Dr Mrs Brew, paediatrician with the Greater Accra Regional Hospital Ridge, was speaking in an interview with the Daily Graphic on screen addiction among children in the country.
“The reality is that we are having a lot of children coming to the hospital who cannot speak.
“Some of them were just singing rhythms over and over again.
The striking thing is that such children cannot sit down at one place, also they are always very anxious,” Dr Mrs Brew stated.
The Development Paediatrician appealed to the government for a policy on the screen use of children in pre-schools and of preschool age.
“We want a policy that would help parents to know that they should not let their children watch cartoons either on television, phones or tablets, but rather children should learn to play outside.
“We would want that all children below three years should not have access to screen time at all, and that pre-schools should not use the screen to teach the children,” she stated.
Additionally, she appealed to pre-schools and Sunday Schools to stop using televisions and other screens as learning materials.
She quoted the World Health Organisation (WHO), saying that children below two years should not have access to the screen at all, and all those from three to five years should have access to the screen for a maximum duration of one hour a day.
Throwing more light on the development, she said, “the reality is that we are having a lot of children coming to hospital who cannot speak.

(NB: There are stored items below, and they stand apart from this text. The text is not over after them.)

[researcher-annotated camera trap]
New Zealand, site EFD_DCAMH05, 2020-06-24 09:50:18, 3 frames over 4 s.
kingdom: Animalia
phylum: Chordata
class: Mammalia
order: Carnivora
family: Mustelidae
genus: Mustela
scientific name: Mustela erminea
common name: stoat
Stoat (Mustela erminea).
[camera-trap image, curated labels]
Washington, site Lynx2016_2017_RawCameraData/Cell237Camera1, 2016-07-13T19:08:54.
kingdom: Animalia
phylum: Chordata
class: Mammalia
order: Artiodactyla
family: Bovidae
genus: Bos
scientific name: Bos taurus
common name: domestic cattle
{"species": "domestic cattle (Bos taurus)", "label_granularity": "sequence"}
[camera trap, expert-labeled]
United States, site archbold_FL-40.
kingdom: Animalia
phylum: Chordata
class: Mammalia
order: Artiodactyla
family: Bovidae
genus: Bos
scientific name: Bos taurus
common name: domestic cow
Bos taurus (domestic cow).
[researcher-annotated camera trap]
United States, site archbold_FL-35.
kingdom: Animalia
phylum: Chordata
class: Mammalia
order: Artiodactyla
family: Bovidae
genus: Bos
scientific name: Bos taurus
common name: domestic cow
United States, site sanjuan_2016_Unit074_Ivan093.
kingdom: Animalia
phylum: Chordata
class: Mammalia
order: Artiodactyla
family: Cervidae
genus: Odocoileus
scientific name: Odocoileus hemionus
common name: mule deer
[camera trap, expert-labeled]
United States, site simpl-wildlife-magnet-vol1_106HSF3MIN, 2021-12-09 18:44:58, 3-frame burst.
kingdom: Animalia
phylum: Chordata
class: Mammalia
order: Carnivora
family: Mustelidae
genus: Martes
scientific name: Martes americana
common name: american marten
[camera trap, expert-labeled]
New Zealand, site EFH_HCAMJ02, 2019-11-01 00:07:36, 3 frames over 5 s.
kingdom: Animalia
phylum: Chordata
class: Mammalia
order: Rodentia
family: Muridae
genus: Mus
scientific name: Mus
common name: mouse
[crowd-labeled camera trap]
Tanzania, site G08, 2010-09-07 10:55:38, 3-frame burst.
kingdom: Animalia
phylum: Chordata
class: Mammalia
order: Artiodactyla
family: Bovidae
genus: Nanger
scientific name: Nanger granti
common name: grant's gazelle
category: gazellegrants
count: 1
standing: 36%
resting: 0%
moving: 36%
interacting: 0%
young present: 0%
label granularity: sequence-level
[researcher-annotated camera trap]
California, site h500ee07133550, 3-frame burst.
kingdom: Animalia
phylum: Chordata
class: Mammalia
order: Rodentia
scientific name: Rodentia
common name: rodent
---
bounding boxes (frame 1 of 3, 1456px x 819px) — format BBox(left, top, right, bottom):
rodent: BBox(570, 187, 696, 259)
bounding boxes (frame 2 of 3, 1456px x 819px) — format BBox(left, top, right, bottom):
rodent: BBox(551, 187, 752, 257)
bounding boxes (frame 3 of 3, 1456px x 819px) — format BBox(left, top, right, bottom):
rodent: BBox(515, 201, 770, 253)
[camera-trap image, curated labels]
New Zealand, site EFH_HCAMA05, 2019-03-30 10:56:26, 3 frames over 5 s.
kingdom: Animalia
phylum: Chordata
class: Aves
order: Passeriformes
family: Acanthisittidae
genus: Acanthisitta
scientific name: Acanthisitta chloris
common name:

“In the last four years after the 2020 lockdown due to the COVID-19 pandemic, we started seeing children who could not speak and those who spoke were speaking like cartoon characters or with a foreign accent.
“In trying to diagnose what the issues were, we realised that all those children were spending a lot of time with phones or tablets.
They were spending between six and 10 hours on the screen,” Dr Brew revealed.
She said once the hospital detected that their problem was a result of exposure to the screen, “we started advising the parents to take the screens away from them and also teach them the therapy and how to rehabilitate them.”
Dr Mrs Brew said so far, the data available at her department indicated that there were over 200 children currently undergoing rehabilitation.
She said the impact was more severe with children below three years, but she was happy that at that level, it was easier to treat, and therefore, advised parents to report to the hospital with their children for a checkup.